The sort-of title track “Earth’s Possession & Death’s Procession” is a multifaceted instrumental tune of such great pacing and variety that it seems to pay homage to the finest Metallica tradition (“The Call of Ktulu,” “Orion,” etc.). Saviours doesn’t sound a thing like Metallica, and this song is probably half as good as those classics, but the spirit and function of the instrumental is the same. Final track “Walk to the Light” isn’t exactly a “Dyer’s Eve” or “Damage, Inc.,” either, but it does waltz the album to a close with a strong dose of ass-walloping guitar and grimy attitude. Ultimately, Death’s Procession is a tale of a band working at cross-purposes with itself.
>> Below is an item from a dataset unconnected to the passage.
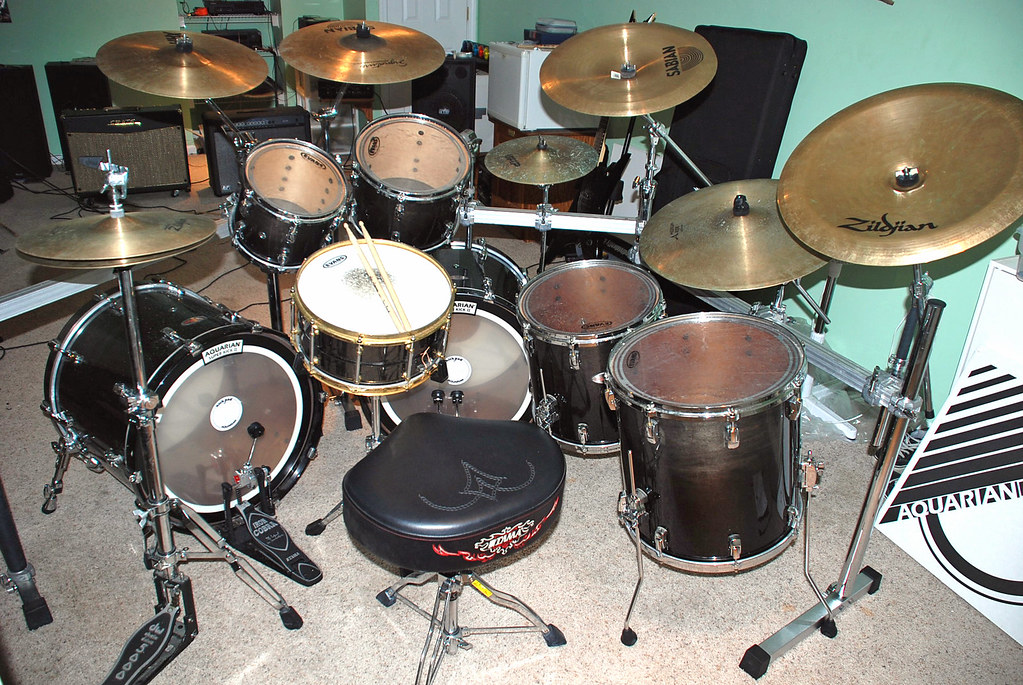 PEARL REFERENCE DRUM SET   a photo on Flickriver PEARL REFERENCE DRUM SET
In terms of pure, sun-is-shining air guitar nirvana, this album is almost on a par with the latest Serpent Throne ripper, but the weak vocals consistently underscore the half-heartedly written ‘songiness’ of the whole affair, leaving the listener in the position of either hollering at the band to grow some fucking balls and write a “Frost Hammer” already, or easing up on the already somewhat forced-sounding metal aspects and drift off into a fully instrumental, pot hazy ‘70s reverie. But do it quick, guys: nature abhors indecision just as much as it does a vacuum.
Oh, and dudes: you’re from fucking Oakland, not Newcastle upon Tyne – ditch the cutesy spelling.